**Brief:** Reproduce only the lines that begin at the line with "ナイロン安全なメンテナンス肌荒れ防ぐ薬用無添加 洗顔フォーム 200mL" and run to the end of the entries; omit every picture.

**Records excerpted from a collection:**
((
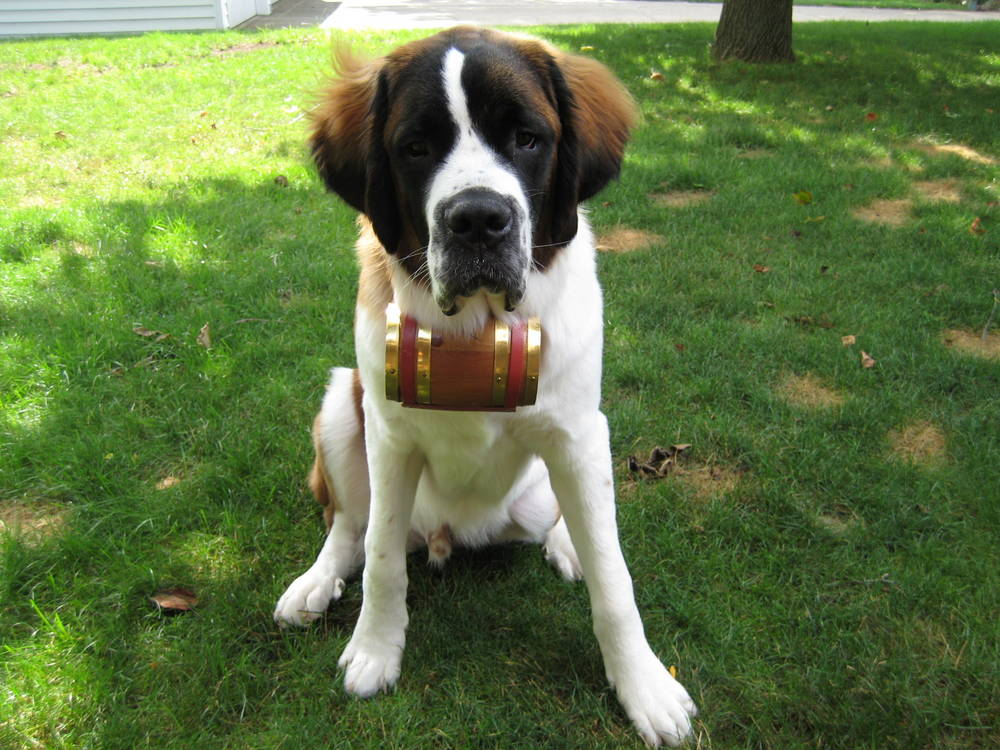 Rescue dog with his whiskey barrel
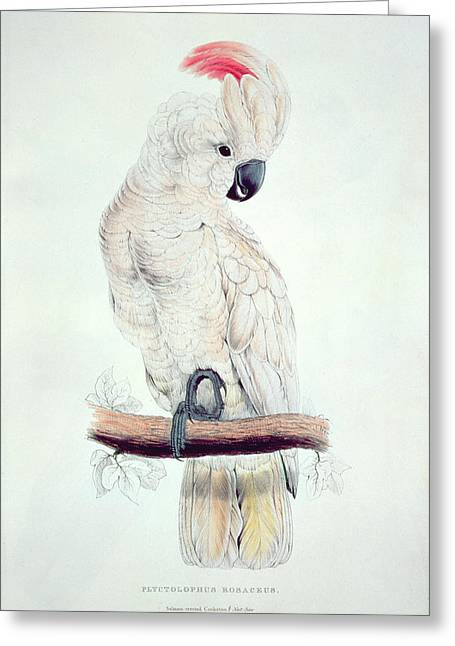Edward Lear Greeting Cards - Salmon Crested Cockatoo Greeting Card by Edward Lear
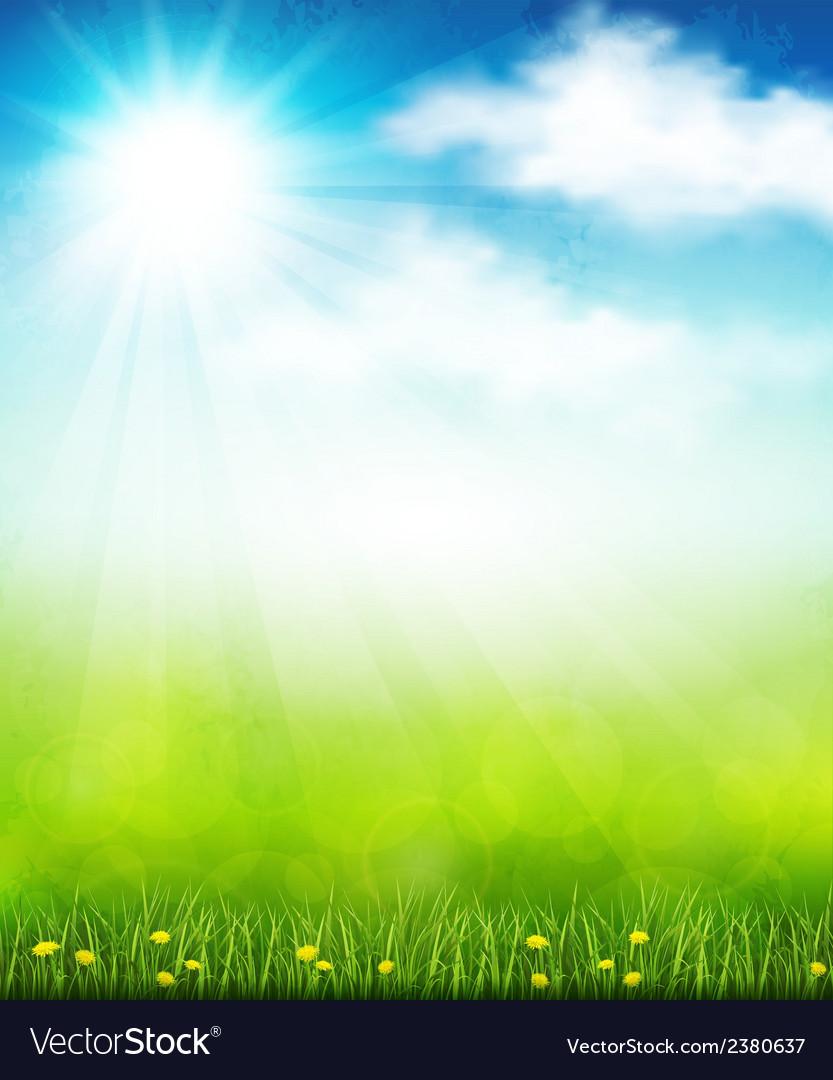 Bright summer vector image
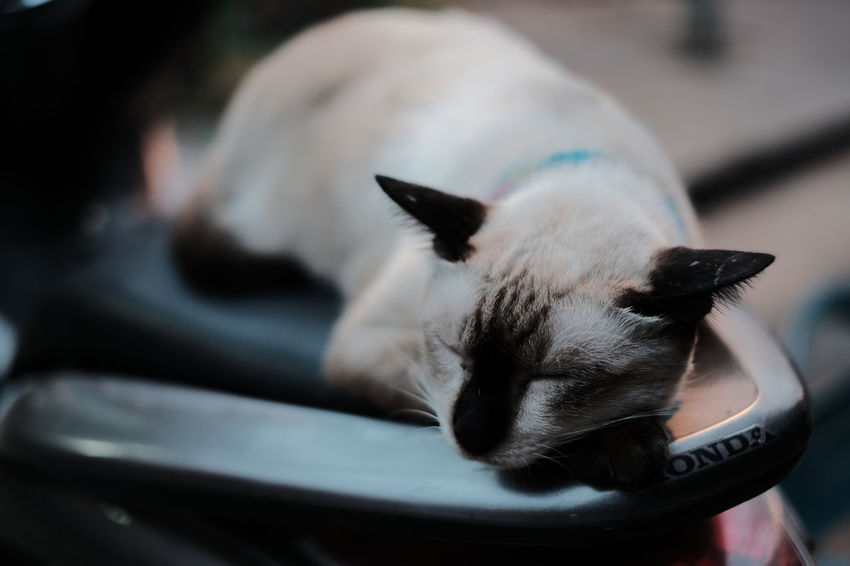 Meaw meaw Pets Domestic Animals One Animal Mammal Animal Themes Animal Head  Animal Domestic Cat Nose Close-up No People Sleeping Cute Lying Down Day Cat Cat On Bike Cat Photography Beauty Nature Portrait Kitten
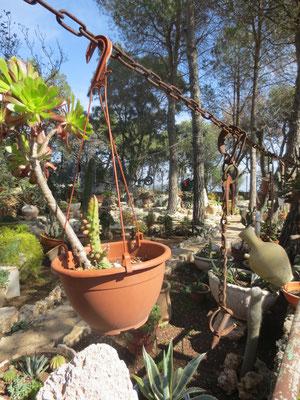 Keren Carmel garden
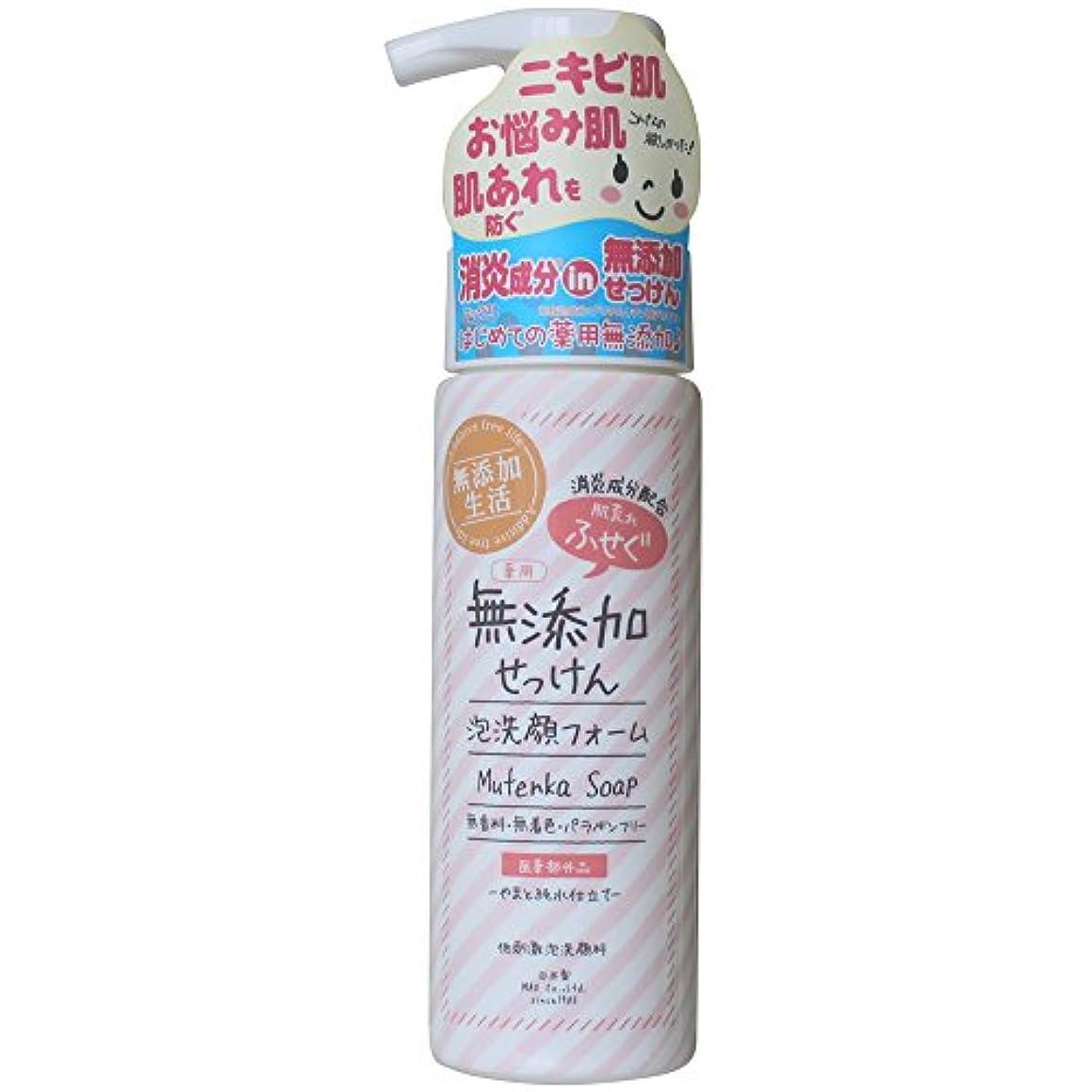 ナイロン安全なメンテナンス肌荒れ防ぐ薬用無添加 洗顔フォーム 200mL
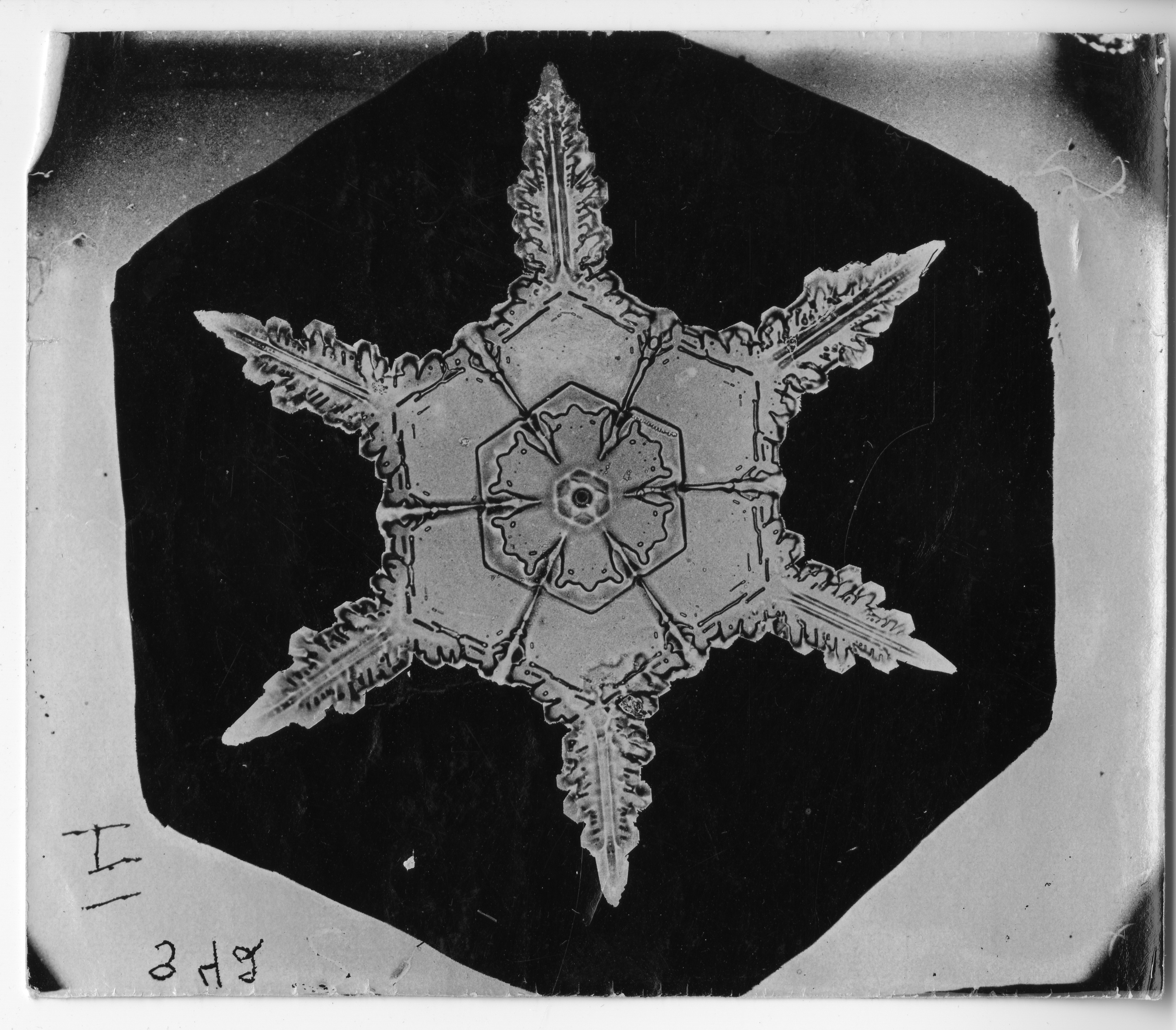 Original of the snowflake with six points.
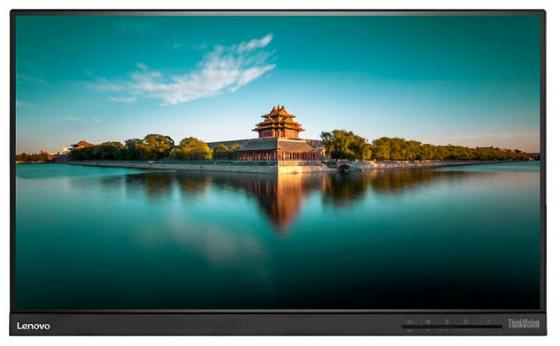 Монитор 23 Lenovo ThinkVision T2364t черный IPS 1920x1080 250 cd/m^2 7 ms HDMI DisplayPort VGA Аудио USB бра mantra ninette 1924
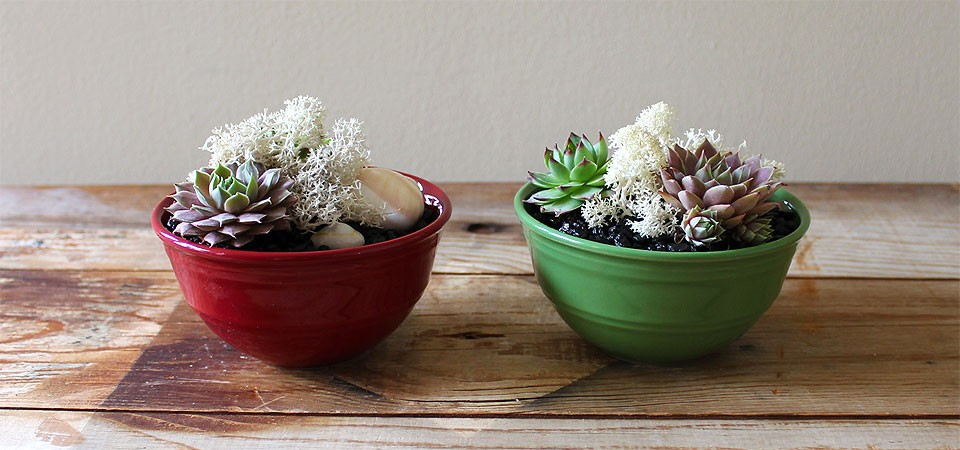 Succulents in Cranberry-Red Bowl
))
**Exercise answer:**
 ナイロン安全なメンテナンス肌荒れ防ぐ薬用無添加 洗顔フォーム 200mL
 Original of the snowflake with six points.
 Монитор 23 Lenovo ThinkVision T2364t черный IPS 1920x1080 250 cd/m^2 7 ms HDMI DisplayPort VGA Аудио USB бра mantra ninette 1924
 Succulents in Cranberry-Red Bowl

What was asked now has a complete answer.